» Task directions
In the copy, include every record below exactly as it appears, but no pictures.

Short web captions
Segment Open

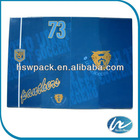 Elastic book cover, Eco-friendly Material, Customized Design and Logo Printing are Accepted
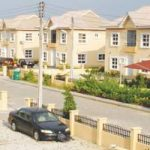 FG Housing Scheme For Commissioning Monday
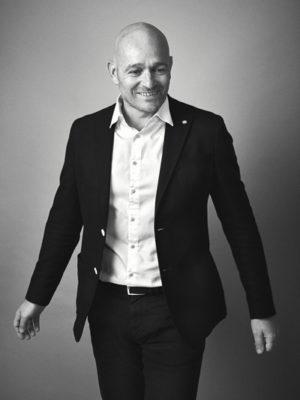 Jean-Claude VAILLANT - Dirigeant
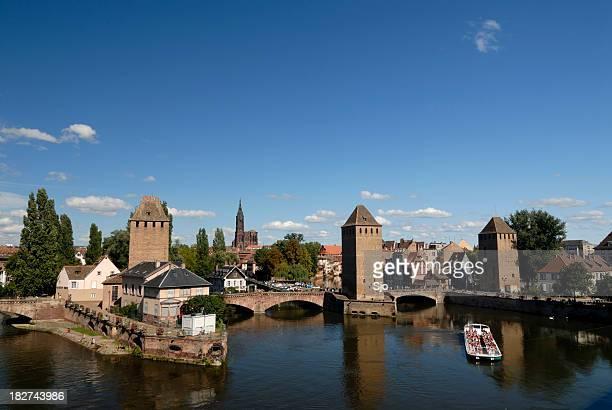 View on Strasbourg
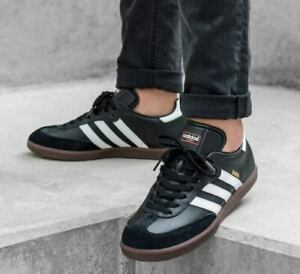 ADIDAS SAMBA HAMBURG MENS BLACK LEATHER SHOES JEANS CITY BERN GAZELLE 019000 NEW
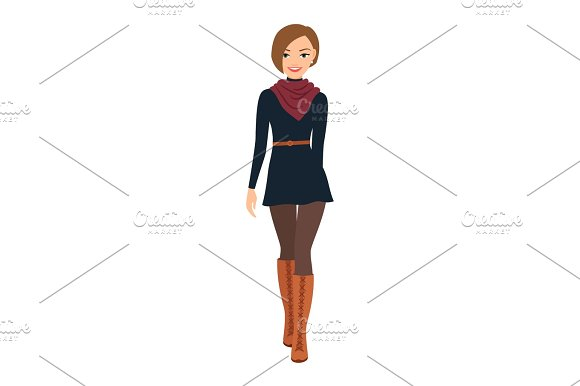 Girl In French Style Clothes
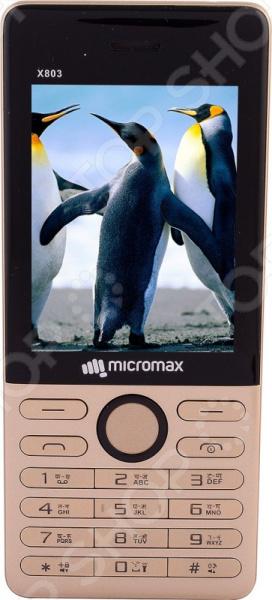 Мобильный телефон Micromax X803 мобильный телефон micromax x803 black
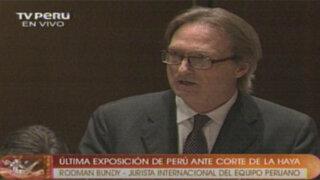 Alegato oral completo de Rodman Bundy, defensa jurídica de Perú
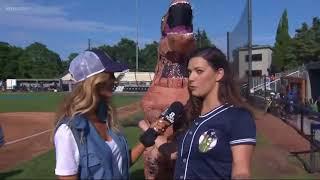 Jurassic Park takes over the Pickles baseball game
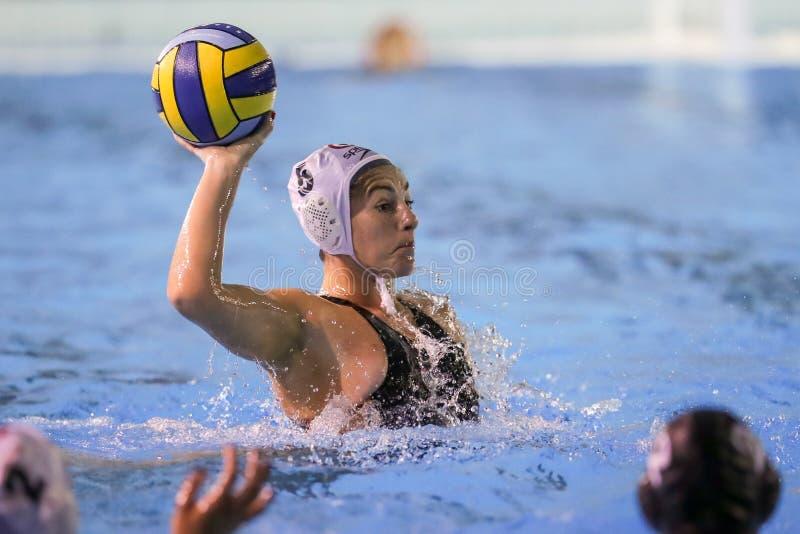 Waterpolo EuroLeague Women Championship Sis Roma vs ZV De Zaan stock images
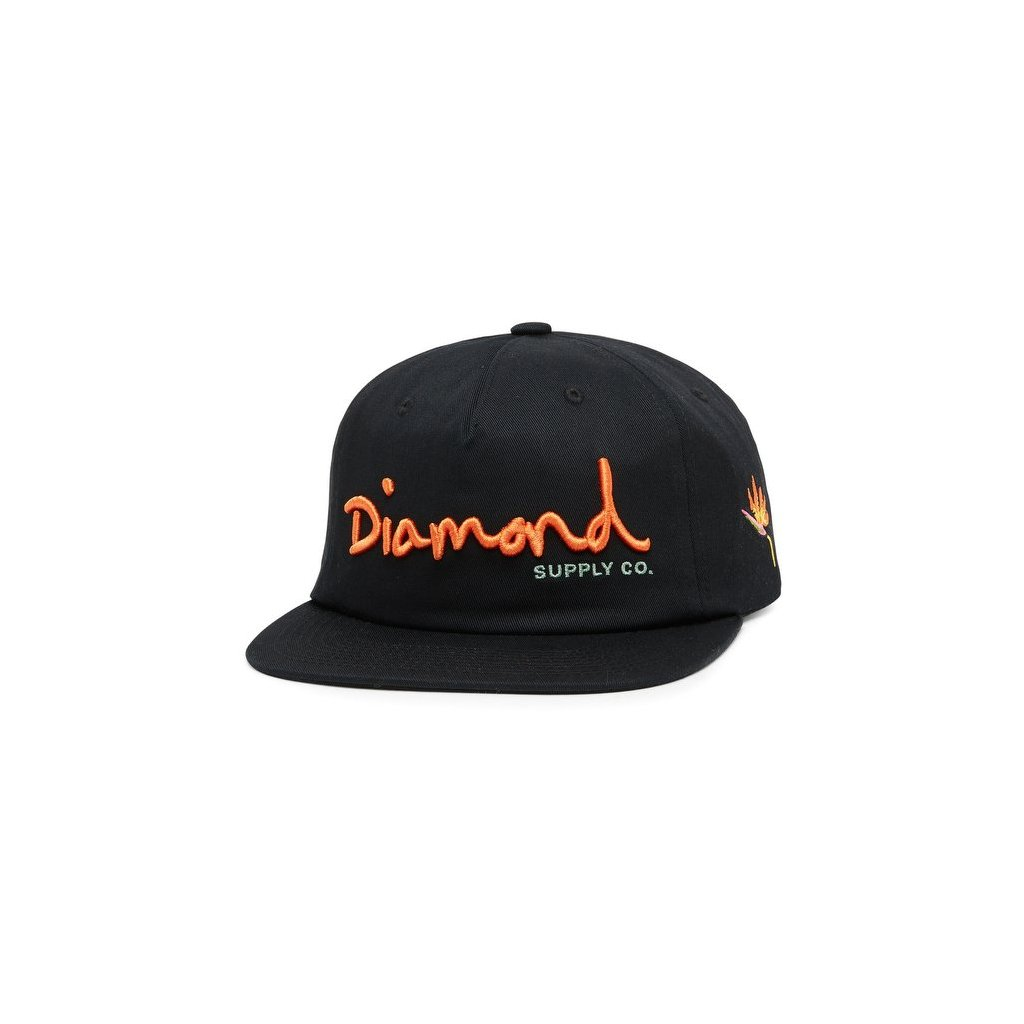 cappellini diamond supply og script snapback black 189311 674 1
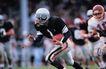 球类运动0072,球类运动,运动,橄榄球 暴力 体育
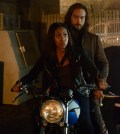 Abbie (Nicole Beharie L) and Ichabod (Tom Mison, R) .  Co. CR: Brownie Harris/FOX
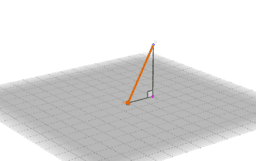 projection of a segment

Segment Closed

» Reply
 Elastic book cover, Eco-friendly Material, Customized Design and Logo Printing are Accepted
 FG Housing Scheme For Commissioning Monday
 Jean-Claude VAILLANT - Dirigeant
 View on Strasbourg
 ADIDAS SAMBA HAMBURG MENS BLACK LEATHER SHOES JEANS CITY BERN GAZELLE 019000 NEW
 Girl In French Style Clothes
 Мобильный телефон Micromax X803 мобильный телефон micromax x803 black
 Alegato oral completo de Rodman Bundy, defensa jurídica de Perú
 Jurassic Park takes over the Pickles baseball game
 Waterpolo EuroLeague Women Championship Sis Roma vs ZV De Zaan stock images
 cappellini diamond supply og script snapback black 189311 674 1
 球类运动0072,球类运动,运动,橄榄球 暴力 体育
 Abbie (Nicole Beharie L) and Ichabod (Tom Mison, R) .  Co. CR: Brownie Harris/FOX
 projection of a segment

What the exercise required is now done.